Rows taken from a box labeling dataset

◆ ◆ ◆ ◆ ◆ ◆ ◆

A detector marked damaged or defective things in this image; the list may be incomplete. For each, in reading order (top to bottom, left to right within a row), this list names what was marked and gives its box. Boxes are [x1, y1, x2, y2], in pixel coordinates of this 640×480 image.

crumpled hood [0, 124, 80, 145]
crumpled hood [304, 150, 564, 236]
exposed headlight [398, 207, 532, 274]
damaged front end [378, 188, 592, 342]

◆ ◆ ◆ ◆ ◆ ◆ ◆

What this task involves:
Please return every line of the material above unchanged, in the same order and with the same wording.

Response for this exercise:
A detector marked damaged or defective things in this image; the list may be incomplete. For each, in reading order (top to bottom, left to right within a row), this list names what was marked and gives its box. Boxes are [x1, y1, x2, y2], in pixel coordinates of this 640×480 image.

crumpled hood [0, 124, 80, 145]
crumpled hood [304, 150, 564, 236]
exposed headlight [398, 207, 532, 274]
damaged front end [378, 188, 592, 342]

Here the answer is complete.